#### Task directions:
Your answer should be the records again, unchanged in wording and free of images.
Task data Block Start
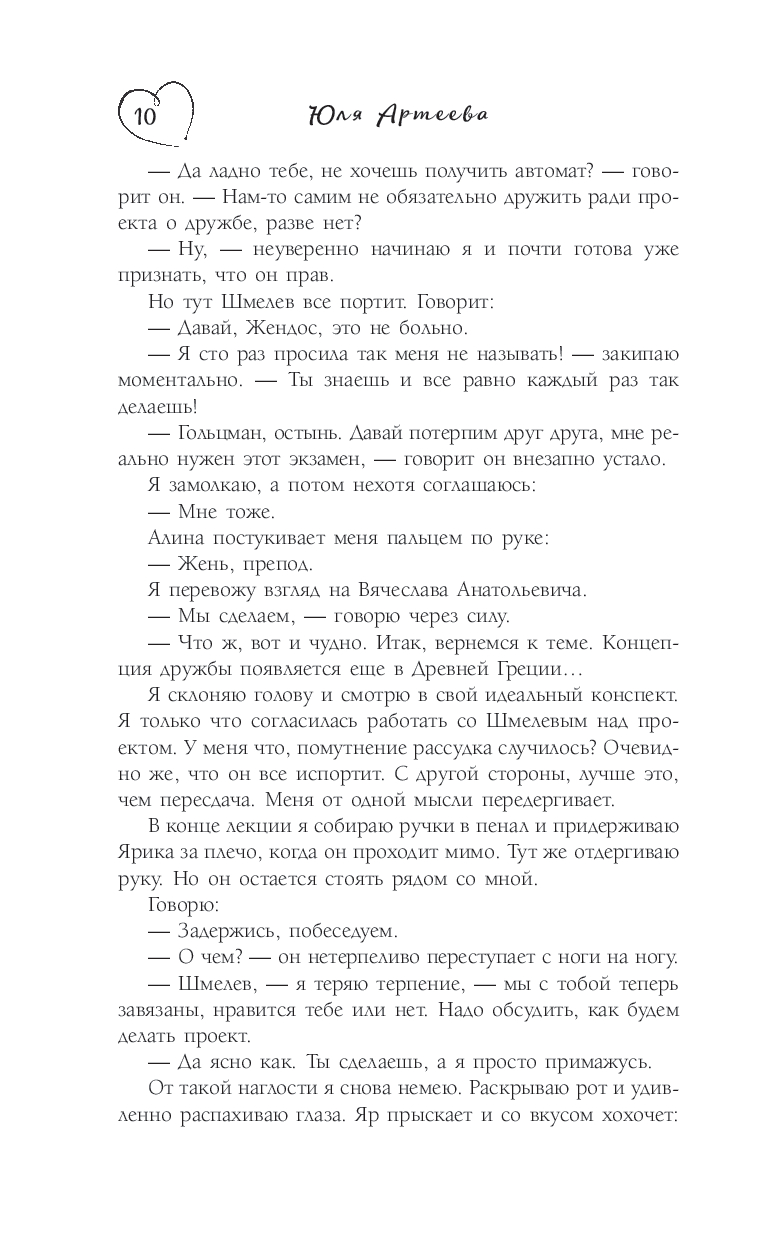 10

Юля Артеева

— Да ладно тебе, не хочешь получить автомат? — говорит он. — Нам-то самим не обязательно дружить ради проекта о дружбе, разве нет?

— Ну, — неуверенно начинаю я и почти готова уже признать, что он прав.

Но тут Шмелев все портит. Говорит:

— Давай, Жендос, это не больно.

— Я сто раз просила так меня не называть! — закипаю моментально. — Ты знаешь и все равно каждый раз так делаешь!

— Гольцман, остынь. Давай потерпим друг друга, мне реально нужен этот экзамен, — говорит он внезапно устало.

Я замолкаю, а потом нехотя соглашаюсь:

— Мне тоже.

Алина постукивает меня пальцем по руке:

— Жень, препод.

Я перевожу взгляд на Вячеслава Анатольевича.

— Мы сделаем, — говорю через силу.

— Что ж, вот и чудно. Итак, вернемся к теме. Концепция дружбы появляется еще в Древней Греции…

Я склоняю голову и смотрю в свой идеальный конспект. Я только что согласилась работать со Шмелевым над проектом. У меня что, помутнение рассудка случилось? Очевидно же, что он все испортит. С другой стороны, лучше это, чем пересдача. Меня от одной мысли передергивает.

В конце лекции я собираю ручки в пенал и придерживаю Ярика за плечо, когда он проходит мимо. Тут же отдергиваю руку. Но он остается стоять рядом со мной.

Говорю:

— Задержись, побеседуем.

— О чем? — он нетерпеливо переступает с ноги на ногу.

— Шмелев, — я теряю терпение, — мы с тобой теперь завязаны, нравится тебе или нет. Надо обсудить, как будем делать проект.

— Да ясно как. Ты сделаешь, а я просто примажусь.

От такой наглости я снова немею. Раскрываю рот и удивленно распахиваю глаза. Яр прыскает и со вкусом хохочет:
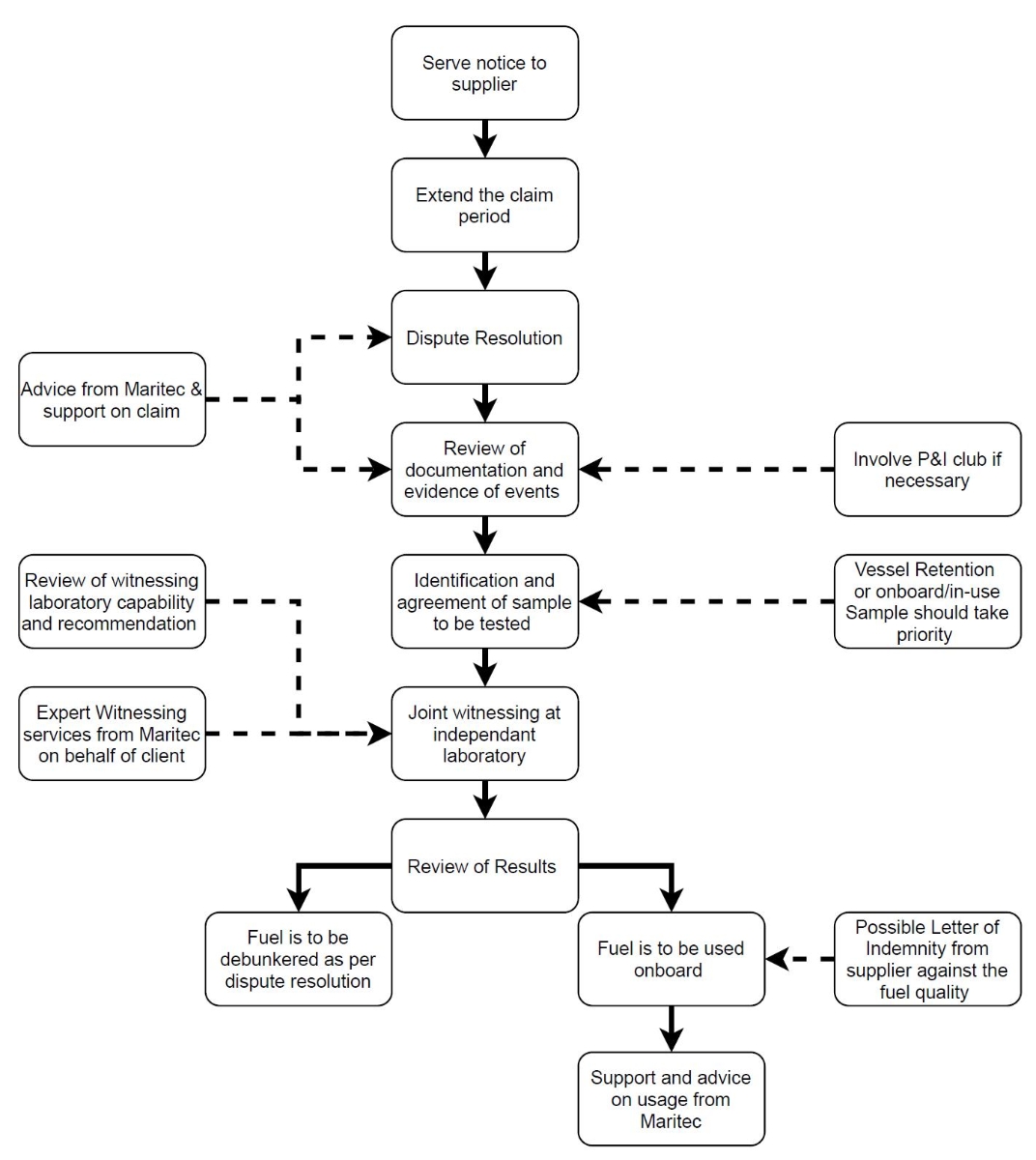 Serve notice to supplier

Extend the claim period

Dispute Resolution

Advice from Maritec & support on claim

Review of documentation and evidence of events

Involve P&I club if necessary

Review of witnessing laboratory capability and recommendation

Identification and agreement of sample to be tested

Vessel Retention or onboard/in-use Sample should take priority

Expert Witnessing services from Maritec on behalf of client

Joint witnessing at independant laboratory

Review of Results

Fuel is to be debunkered as per dispute resolution

Fuel is to be used onboard

Possible Letter of Indemnity from supplier against the fuel quality

Support and advice on usage from Maritec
Task data Block End
#### Exercise solution:
 10

Юля Артеева

— Да ладно тебе, не хочешь получить автомат? — говорит он. — Нам-то самим не обязательно дружить ради проекта о дружбе, разве нет?

— Ну, — неуверенно начинаю я и почти готова уже признать, что он прав.

Но тут Шмелев все портит. Говорит:

— Давай, Жендос, это не больно.

— Я сто раз просила так меня не называть! — закипаю моментально. — Ты знаешь и все равно каждый раз так делаешь!

— Гольцман, остынь. Давай потерпим друг друга, мне реально нужен этот экзамен, — говорит он внезапно устало.

Я замолкаю, а потом нехотя соглашаюсь:

— Мне тоже.

Алина постукивает меня пальцем по руке:

— Жень, препод.

Я перевожу взгляд на Вячеслава Анатольевича.

— Мы сделаем, — говорю через силу.

— Что ж, вот и чудно. Итак, вернемся к теме. Концепция дружбы появляется еще в Древней Греции…

Я склоняю голову и смотрю в свой идеальный конспект. Я только что согласилась работать со Шмелевым над проектом. У меня что, помутнение рассудка случилось? Очевидно же, что он все испортит. С другой стороны, лучше это, чем пересдача. Меня от одной мысли передергивает.

В конце лекции я собираю ручки в пенал и придерживаю Ярика за плечо, когда он проходит мимо. Тут же отдергиваю руку. Но он остается стоять рядом со мной.

Говорю:

— Задержись, побеседуем.

— О чем? — он нетерпеливо переступает с ноги на ногу.

— Шмелев, — я теряю терпение, — мы с тобой теперь завязаны, нравится тебе или нет. Надо обсудить, как будем делать проект.

— Да ясно как. Ты сделаешь, а я просто примажусь.

От такой наглости я снова немею. Раскрываю рот и удивленно распахиваю глаза. Яр прыскает и со вкусом хохочет:
 Serve notice to supplier

Extend the claim period

Dispute Resolution

Advice from Maritec & support on claim

Review of documentation and evidence of events

Involve P&I club if necessary

Review of witnessing laboratory capability and recommendation

Identification and agreement of sample to be tested

Vessel Retention or onboard/in-use Sample should take priority

Expert Witnessing services from Maritec on behalf of client

Joint witnessing at independant laboratory

Review of Results

Fuel is to be debunkered as per dispute resolution

Fuel is to be used onboard

Possible Letter of Indemnity from supplier against the fuel quality

Support and advice on usage from Maritec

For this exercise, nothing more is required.